Dafermos and Luk, a mathematician at Stanford University, proved that the situation at the Cauchy horizon is not quite so simple. Their work is subtle — a refutation of Penrose’s original statement of the strong cosmic censorship conjecture, but not a complete denial of its spirit.

Building on methods established a decade ago by Christodoulou, who was Dafermos’s adviser in graduate school, the pair showed that the Cauchy horizon can indeed form a singularity, but not the kind Penrose anticipated. The singularity in Dafermos and Luk’s work is milder than Penrose’s — they find a weak “light-like” singularity where he had expected a strong “space-like” singularity. This weaker form of singularity exerts a pull on the fabric of space-time but doesn’t sunder it. “Our theorem implies that observers crossing the Cauchy horizon are not torn apart by tidal forces. They may feel a pinch, but they are not torn apart,” said Dafermos in an email.

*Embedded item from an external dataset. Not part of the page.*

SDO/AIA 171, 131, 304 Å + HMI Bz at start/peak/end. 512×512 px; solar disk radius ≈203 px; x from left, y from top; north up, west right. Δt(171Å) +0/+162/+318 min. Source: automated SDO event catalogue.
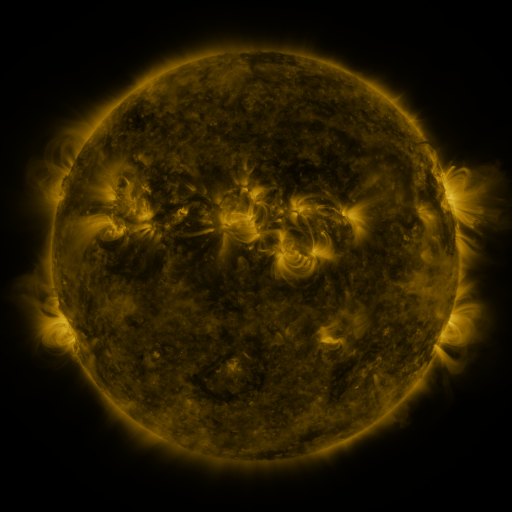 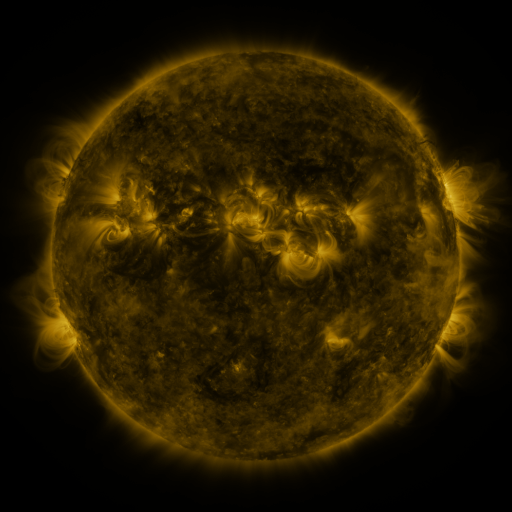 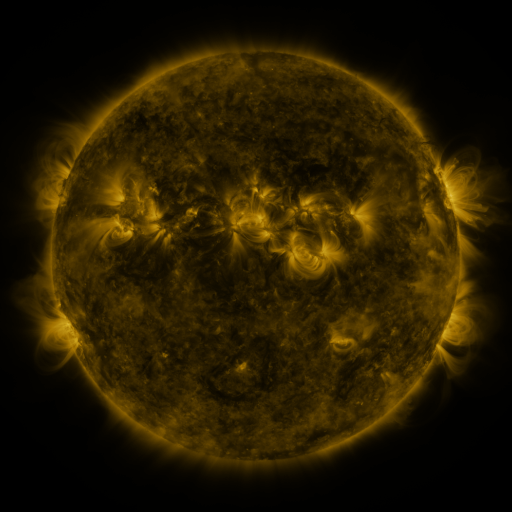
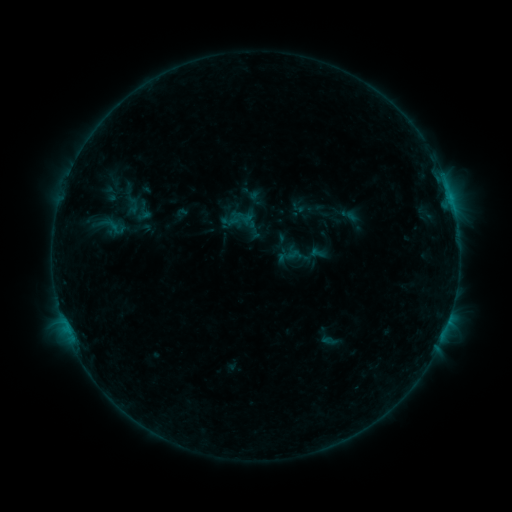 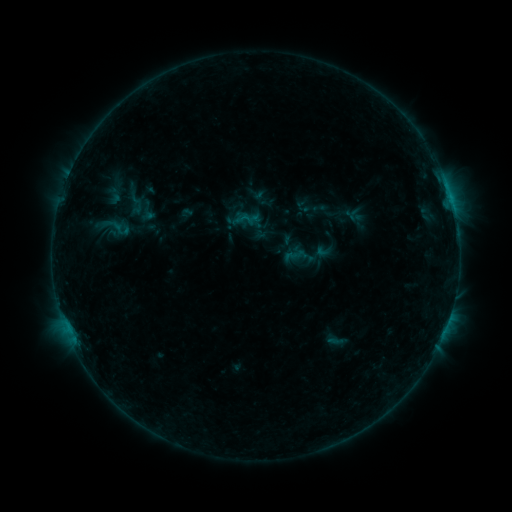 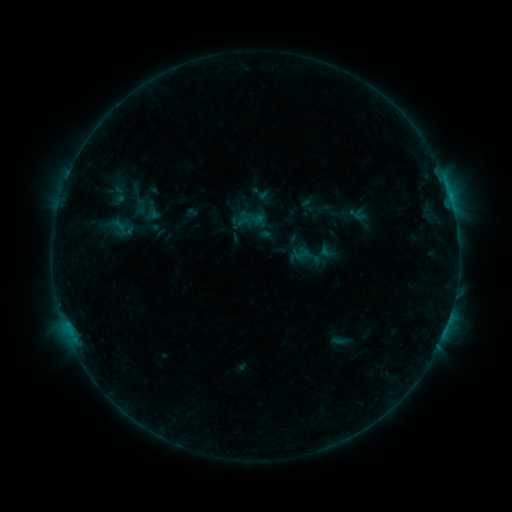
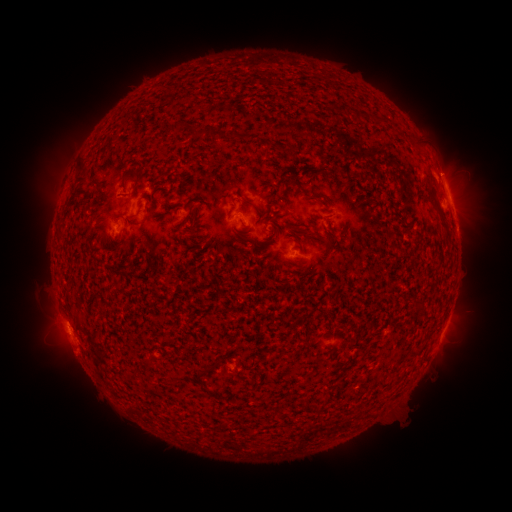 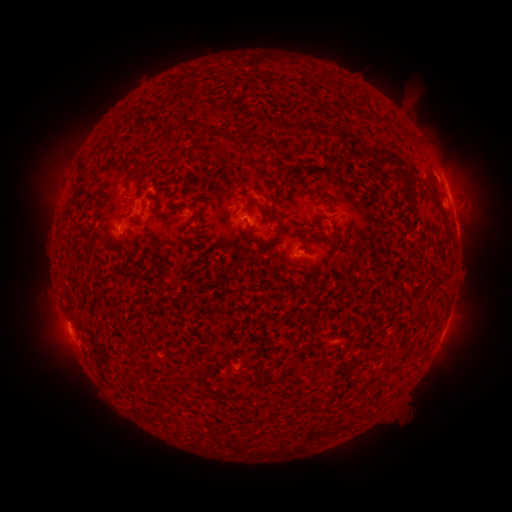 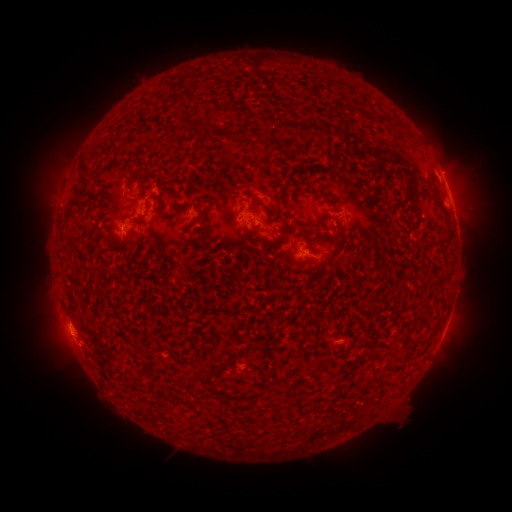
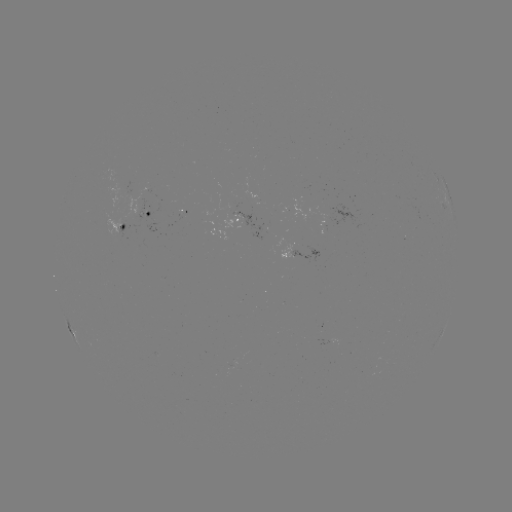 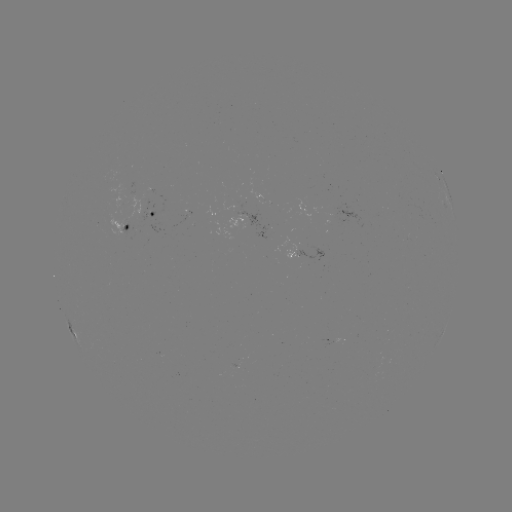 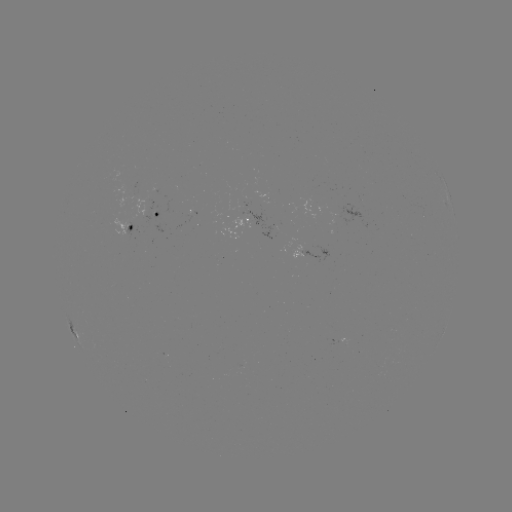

Because the singularity that forms at the Cauchy horizon is in fact milder than predicted by the strong cosmic censorship conjecture, the theory of general relativity is not immediately excused from considering what happens inside. “It still makes sense to define the Cauchy horizon because one can, if one wishes, continuously extend the space-time beyond it,” said Harvey Reall, a physicist at the University of Cambridge.

Dafermos and Luk prove that space-time extends beyond the Cauchy horizon. They also prove that from the same starting point, it can extend in any number of ways: Past the horizon “there are many such extensions that one could entertain, and there is no good reason to prefer one to the other,” said Dafermos.

Yet — and here’s the subtlety in their work — these nonunique extensions of space-time don’t mean that Einstein’s equations go haywire beyond the horizon.

Einstein’s equations work by quantifying how space-time changes over time. In mathematical language, it takes derivatives of an initial configuration of space-time. In order for it to be possible to take a derivative, space-time has to be sufficiently “smooth” — free of discontinuous jumps. Dafermos and Luk indicate that while space-time exists beyond the Cauchy horizon, this extended space-time isn’t smooth enough to actually satisfy Einstein’s equations. Thus, even with the strong cosmic censorship proven false, the equations are still spared the ignominy of outputting nonunique solutions.

“It makes sense to talk of the Cauchy horizon; however, you can’t continue beyond it as a solution of Einstein’s equations,”said Reall.“They’ve offered pretty convincing evidence that that is true, in my opinion.”

You could think of this outcome as a disappointing compromise: Even though you can extend space-time beyond the Cauchy horizon, Einstein’s equations can’t be solved. But it’s precisely the fact that this middle ground seems to exist that makes Dafermos and Luk’s work so interesting.

“This is people really discovering a new phenomenon in the Einstein equations,”said Rodnianski.